:: PAGE TEXT ::

It automatically places workload on the machines where there is any available capacity or more resources are available. You don't need to worry about that. vROps does it. The workload placement has definitely increased VM density. That is part of the VMware DR solution. It enables you to place things automatically on a machine with less load so that you can increase the density, depending upon the resource availability on the machine.
One of the best features is the monitoring. It gives you proactive recommendations, based on the information that you have. It recommends changes. For example, if an ESX service is heavily loaded, it will tell you to make some changes, such as storage optimizations. Every tool does monitoring, but this one gives you more proactive monitoring, with the recommendations and actions that are needed.
VMware products are user-friendly, there is no doubt. That goes for all their products. I use multiple VMware products and I don't see any difference among the products in that context. vROPs, specifically, is easy to handle, even if you don't know anything about VMware. If you have some experience in monitoring, the tool will definitely be easy to learn and to get hands-on with it.
Also, if you want to migrate to public cloud, it helps with the business case. The tool gives some rough estimates about migrating to the public cloud or to another cloud.
vROPs is integrated with vRealize Log Insight by default, but we don't use it in our company. But it allows you to keep the logs and go back and identify what the performance was like a month back. That can help with troubleshooting because if you know what things were like a month back, and an issue comes in, you can get into performance metrics for that month. All the log data will be available for troubleshooting and capacity management.
Three or four years back, regarding business case data, when looking at migrating to public cloud, we had to feed in the pricing of all the public clouds manually. I don't know whether that information is now available automatically, but that would help.
Similarly, if it could help with calculating on-prem costs, based on their experience, it would help customers determine whether to remain on-prem or move to the cloud.
I've been using VMware vRealize Operations for almost eight years.
The stability is good. They keep updating it with the new versions and new features. So many features have been added and so many different licensing models have come in. Variations are available for data center requirements and remote site requirements. But the product looks very stable.
I've never had a problem with the scalability of vROps. It can scale to any level. I've never reached the maximum of what it can do.

:: DATA LINES ::
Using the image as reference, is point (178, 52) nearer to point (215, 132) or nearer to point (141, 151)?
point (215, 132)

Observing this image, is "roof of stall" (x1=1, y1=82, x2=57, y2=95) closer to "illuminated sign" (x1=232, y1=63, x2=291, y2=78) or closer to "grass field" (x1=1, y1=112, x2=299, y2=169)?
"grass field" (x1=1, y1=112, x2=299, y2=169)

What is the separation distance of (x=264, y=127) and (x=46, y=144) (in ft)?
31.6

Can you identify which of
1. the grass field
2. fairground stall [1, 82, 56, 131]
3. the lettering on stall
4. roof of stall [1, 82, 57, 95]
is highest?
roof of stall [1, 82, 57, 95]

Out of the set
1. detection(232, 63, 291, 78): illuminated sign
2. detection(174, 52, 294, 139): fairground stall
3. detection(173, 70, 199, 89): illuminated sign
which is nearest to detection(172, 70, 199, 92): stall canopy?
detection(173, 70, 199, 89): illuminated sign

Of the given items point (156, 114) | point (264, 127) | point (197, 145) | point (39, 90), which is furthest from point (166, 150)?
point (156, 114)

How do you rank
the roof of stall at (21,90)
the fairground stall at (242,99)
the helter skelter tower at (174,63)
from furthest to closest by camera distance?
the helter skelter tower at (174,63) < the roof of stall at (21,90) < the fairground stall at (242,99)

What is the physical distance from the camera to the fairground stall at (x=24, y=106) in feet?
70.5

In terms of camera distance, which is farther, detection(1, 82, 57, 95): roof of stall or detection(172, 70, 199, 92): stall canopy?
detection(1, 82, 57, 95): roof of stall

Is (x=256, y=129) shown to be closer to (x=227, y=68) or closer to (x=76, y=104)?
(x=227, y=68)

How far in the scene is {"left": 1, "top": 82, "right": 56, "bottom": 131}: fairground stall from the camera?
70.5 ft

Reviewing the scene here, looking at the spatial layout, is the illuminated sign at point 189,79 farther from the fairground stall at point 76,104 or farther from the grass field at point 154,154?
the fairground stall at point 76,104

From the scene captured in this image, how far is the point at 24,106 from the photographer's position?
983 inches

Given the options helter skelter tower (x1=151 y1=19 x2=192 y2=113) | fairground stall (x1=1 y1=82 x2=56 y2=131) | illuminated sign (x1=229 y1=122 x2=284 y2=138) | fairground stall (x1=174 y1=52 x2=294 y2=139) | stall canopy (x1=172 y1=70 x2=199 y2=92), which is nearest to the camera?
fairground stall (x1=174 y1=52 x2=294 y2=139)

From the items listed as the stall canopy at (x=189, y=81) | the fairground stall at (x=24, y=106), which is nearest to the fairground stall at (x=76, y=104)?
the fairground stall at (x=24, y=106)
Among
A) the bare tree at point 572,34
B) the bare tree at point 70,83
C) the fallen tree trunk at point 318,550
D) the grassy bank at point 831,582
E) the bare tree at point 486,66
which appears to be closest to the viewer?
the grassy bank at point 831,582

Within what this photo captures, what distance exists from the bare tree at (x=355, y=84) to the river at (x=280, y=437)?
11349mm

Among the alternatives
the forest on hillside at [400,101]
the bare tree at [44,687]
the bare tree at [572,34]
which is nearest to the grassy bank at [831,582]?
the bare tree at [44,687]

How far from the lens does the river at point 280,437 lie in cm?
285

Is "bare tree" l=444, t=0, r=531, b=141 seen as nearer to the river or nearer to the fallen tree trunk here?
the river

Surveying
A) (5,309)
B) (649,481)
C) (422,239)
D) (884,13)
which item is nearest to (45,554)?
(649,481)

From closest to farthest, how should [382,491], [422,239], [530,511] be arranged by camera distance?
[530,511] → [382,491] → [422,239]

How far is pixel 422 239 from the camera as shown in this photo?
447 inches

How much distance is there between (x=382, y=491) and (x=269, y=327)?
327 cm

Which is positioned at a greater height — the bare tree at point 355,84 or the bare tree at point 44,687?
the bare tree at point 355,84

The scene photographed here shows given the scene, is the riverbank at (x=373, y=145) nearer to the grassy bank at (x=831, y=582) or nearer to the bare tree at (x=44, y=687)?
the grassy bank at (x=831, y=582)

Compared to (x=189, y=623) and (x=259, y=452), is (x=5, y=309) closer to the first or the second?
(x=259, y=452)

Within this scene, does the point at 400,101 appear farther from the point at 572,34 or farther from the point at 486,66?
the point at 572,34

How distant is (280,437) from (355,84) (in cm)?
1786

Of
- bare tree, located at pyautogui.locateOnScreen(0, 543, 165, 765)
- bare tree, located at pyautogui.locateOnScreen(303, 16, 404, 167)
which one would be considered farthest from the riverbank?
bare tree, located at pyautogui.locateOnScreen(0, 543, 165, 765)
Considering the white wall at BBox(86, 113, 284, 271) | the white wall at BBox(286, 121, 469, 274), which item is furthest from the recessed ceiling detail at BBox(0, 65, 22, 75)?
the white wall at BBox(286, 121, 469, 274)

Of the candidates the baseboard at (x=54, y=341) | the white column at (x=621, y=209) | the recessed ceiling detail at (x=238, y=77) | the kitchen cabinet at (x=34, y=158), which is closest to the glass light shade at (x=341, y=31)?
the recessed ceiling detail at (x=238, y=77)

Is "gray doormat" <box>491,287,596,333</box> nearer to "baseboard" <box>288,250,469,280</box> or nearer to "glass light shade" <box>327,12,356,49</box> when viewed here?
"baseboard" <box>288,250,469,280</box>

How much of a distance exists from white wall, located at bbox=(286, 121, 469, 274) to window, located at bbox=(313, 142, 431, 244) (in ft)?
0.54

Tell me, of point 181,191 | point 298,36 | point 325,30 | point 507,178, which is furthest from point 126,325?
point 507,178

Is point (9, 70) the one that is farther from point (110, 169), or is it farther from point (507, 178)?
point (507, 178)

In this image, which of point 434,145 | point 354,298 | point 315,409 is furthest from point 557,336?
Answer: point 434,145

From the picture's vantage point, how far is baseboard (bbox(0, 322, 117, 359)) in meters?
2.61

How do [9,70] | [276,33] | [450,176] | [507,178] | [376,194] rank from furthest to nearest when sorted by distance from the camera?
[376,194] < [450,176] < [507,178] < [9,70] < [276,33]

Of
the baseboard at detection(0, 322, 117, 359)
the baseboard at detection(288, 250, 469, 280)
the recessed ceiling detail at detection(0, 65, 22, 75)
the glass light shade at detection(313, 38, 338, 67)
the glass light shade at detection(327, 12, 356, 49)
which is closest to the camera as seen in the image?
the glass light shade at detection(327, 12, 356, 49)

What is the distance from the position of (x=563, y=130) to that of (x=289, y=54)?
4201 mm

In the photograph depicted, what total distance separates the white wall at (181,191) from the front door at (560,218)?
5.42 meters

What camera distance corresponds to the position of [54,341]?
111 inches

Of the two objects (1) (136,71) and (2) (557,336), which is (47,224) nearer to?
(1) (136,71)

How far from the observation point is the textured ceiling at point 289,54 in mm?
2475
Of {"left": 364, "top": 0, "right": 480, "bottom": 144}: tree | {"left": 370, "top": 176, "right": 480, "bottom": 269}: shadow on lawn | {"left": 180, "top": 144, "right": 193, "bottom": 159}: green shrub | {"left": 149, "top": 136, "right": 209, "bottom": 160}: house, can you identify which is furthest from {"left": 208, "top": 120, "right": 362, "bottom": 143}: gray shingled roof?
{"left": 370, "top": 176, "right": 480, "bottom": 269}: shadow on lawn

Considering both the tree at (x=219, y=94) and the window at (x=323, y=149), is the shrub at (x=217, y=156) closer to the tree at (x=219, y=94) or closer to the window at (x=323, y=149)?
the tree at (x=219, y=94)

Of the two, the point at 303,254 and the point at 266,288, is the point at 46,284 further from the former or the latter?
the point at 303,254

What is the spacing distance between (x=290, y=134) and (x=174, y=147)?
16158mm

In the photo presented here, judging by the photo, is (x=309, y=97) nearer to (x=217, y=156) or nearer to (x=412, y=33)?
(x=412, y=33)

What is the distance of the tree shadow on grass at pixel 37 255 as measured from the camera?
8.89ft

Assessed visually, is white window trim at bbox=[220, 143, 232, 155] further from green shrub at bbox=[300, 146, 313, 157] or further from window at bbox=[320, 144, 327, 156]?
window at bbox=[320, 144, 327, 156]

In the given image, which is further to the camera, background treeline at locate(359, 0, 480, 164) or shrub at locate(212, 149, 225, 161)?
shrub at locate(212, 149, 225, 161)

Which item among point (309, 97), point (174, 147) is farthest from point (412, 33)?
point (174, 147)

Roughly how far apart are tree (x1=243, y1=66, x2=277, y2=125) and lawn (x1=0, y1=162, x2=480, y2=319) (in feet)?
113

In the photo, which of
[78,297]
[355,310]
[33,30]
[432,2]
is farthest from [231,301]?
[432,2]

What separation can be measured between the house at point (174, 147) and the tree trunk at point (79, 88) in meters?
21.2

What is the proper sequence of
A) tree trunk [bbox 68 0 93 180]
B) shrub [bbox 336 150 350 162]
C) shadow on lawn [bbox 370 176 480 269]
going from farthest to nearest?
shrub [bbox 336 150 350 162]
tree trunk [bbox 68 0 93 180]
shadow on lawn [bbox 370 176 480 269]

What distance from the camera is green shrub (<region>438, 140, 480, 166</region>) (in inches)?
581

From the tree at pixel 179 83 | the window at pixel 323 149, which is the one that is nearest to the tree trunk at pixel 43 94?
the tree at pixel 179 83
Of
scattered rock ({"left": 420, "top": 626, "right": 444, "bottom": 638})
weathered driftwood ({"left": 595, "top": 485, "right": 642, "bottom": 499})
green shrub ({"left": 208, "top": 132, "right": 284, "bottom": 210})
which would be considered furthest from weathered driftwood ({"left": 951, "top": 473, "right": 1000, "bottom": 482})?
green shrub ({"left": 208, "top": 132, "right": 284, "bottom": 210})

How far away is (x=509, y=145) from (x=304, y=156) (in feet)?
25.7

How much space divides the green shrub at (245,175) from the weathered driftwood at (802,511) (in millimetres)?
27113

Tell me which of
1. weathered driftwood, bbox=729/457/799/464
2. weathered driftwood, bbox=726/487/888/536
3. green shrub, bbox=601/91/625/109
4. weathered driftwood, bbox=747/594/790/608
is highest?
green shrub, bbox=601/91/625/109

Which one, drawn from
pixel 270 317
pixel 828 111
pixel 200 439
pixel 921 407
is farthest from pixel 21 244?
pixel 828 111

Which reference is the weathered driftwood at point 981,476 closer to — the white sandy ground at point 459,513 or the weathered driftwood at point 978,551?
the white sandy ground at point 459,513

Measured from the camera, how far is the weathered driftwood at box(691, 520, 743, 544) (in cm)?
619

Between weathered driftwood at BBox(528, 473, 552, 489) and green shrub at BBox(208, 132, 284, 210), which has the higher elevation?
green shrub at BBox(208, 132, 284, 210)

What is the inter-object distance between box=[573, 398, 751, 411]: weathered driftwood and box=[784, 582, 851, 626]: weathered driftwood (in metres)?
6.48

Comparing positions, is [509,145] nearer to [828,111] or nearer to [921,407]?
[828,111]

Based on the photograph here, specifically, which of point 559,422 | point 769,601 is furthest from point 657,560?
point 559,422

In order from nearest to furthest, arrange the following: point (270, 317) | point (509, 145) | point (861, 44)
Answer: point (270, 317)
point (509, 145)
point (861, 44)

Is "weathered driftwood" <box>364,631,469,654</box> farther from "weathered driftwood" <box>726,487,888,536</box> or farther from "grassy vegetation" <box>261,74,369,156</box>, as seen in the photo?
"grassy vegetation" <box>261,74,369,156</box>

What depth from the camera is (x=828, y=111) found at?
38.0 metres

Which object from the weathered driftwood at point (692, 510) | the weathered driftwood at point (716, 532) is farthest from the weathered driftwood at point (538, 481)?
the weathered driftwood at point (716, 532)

:: PROBLEM DESCRIPTION ::
Reproduce word for word the part of the vRealize Operations review between "vROPs is integrated" and "to the cloud.", inclusive.

:: FULL SOLUTION ::
vROPs is integrated with vRealize Log Insight by default, but we don't use it in our company. But it allows you to keep the logs and go back and identify what the performance was like a month back. That can help with troubleshooting because if you know what things were like a month back, and an issue comes in, you can get into performance metrics for that month. All the log data will be available for troubleshooting and capacity management.
Three or four years back, regarding business case data, when looking at migrating to public cloud, we had to feed in the pricing of all the public clouds manually. I don't know whether that information is now available automatically, but that would help.
Similarly, if it could help with calculating on-prem costs, based on their experience, it would help customers determine whether to remain on-prem or move to the cloud.